In thinking of ways to grow multidirectional muscle tissue, Raman and her team camp up with the deceptively simple idea of the stamp. Inspired in part by the classic jelly mould, the team looked to design a stamp, with microscopic patterns that could be imprinted into the hydrogel mentioned above. Those patterns serve as a 'roadmap' for the cells to follow and grow.
“The idea is simple,” Raman said. “But how do you make a stamp with features as small as a single cell? And how do you stamp something that’s super soft? This gel is much softer than [jelly], and it’s something that’s really hard to cast, because it could tear really easily.”
The researchers fabricated a small, handheld stamp using high-precision printing facilities, which enabled them to print intricate patterns of grooves, each about as wide as a single muscle cell, onto the bottom of the stamp.

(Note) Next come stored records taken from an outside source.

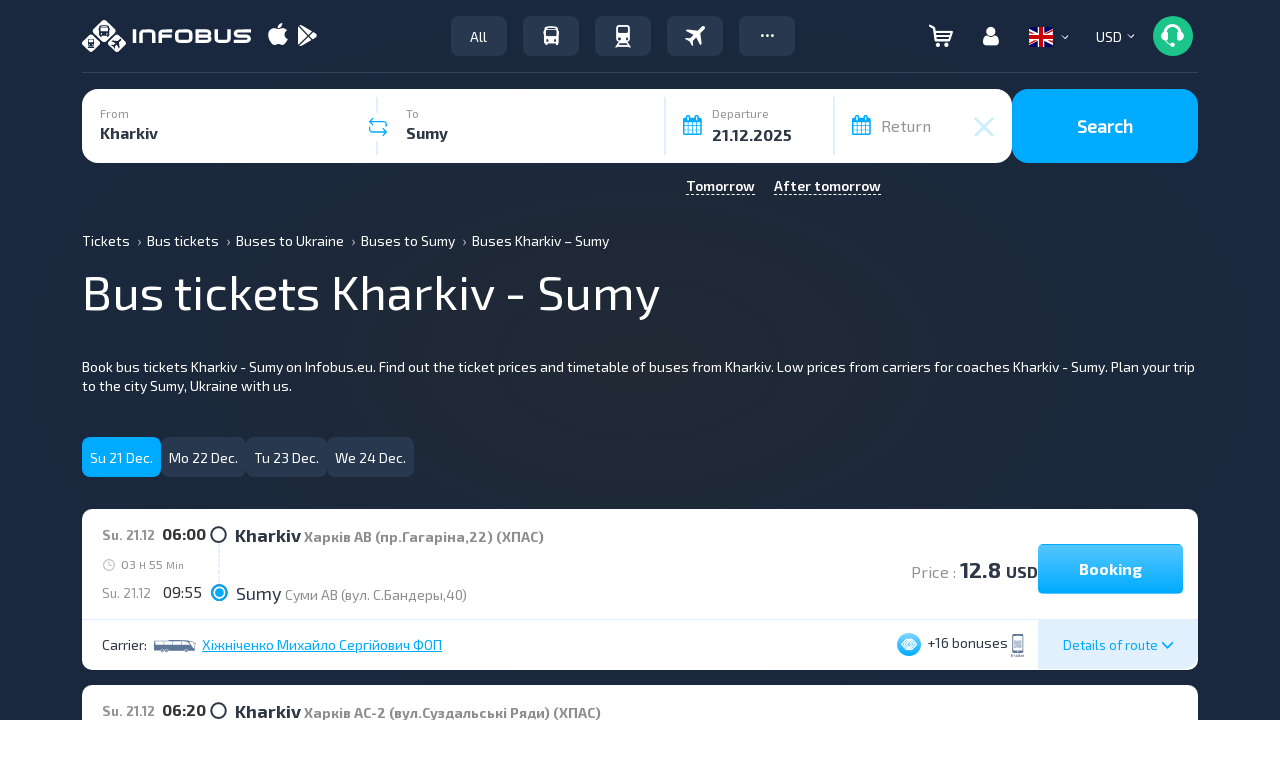

--- FILE ---
content_type: text/html; charset=UTF-8
request_url: https://infobus.eu/en/infobus_token
body_size: 243
content:
{"status":true,"jwt":"eyJ0eXAiOiJKV1QiLCJhbGciOiJIUzI1NiJ9.[base64].4XyEfsnsrZrM2yuo3C2YrbWlEb3GIdVO9vBpflKBLOg","iat":1766284411}

--- FILE ---
content_type: image/svg+xml
request_url: https://infobus.eu/img/infobus_7/Line.svg
body_size: 135
content:
<svg width="3" height="21" viewBox="0 0 3 21" fill="none" xmlns="http://www.w3.org/2000/svg">
<line x1="1.00195" y1="1.31348" x2="1.00195" y2="19.9708" stroke="#E2EFFC" stroke-width="2" stroke-linecap="round" stroke-linejoin="round" stroke-dasharray="3 3"/>
</svg>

Before pressing the stamp into a hydrogel mat, they coated the bottom with a protein that helped the stamp imprint evenly into the gel and peel away without sticking or tearing.
As a demonstration, the researchers printed a stamp with a pattern similar to the microscopic musculature in the human iris. The iris comprises a ring of muscle surrounding the pupil. This ring of muscle is made up of an inner circle of muscle fibres arranged concentrically, following a circular pattern, and an outer circle of fibres that stretch out radially, like the rays of the sun. Together, this complex architecture acts to constrict or dilate the pupil.
Light sensitive
Once Raman and her colleagues pressed the iris pattern into a hydrogel mat, they coated the mat with cells that they genetically engineered to respond to light. Within a day, the cells fell into the microscopic grooves and began to fuse into fibres, following the iris-like patterns and eventually growing into a whole muscle, with an architecture and size similar to a real iris.
When the team stimulated the artificial iris with pulses of light, the muscle contracted in multiple directions, similar to the iris in the human eye.
As Raman noted, the team’s artificial iris is fabricated with skeletal muscle cells, which are involved in voluntary motion, whereas the muscle tissue in the real human iris is made up of smooth muscle cells, which are a type of involuntary muscle tissue.
They chose to pattern skeletal muscle cells in an iris-like pattern to demonstrate the ability to fabricate complex, multidirectional muscle tissue.
“In this work, we wanted to show we can use this stamp approach to make a ‘robot’ that can do things that previous muscle-powered robots can’t do,” Raman said. “We chose to work with skeletal muscle cells. But there’s nothing stopping you from doing this with any other cell type.”
She added: “Instead of using rigid actuators that are typical in underwater robots, if we can use soft biological robots, we can navigate and be much more energy-efficient, while also being completely biodegradable and sustainable. That’s what we hope to build toward.”
Imagine the future, then, where robots are no longer clunky, but move with muscular grace – until cramp sets in. Ouch!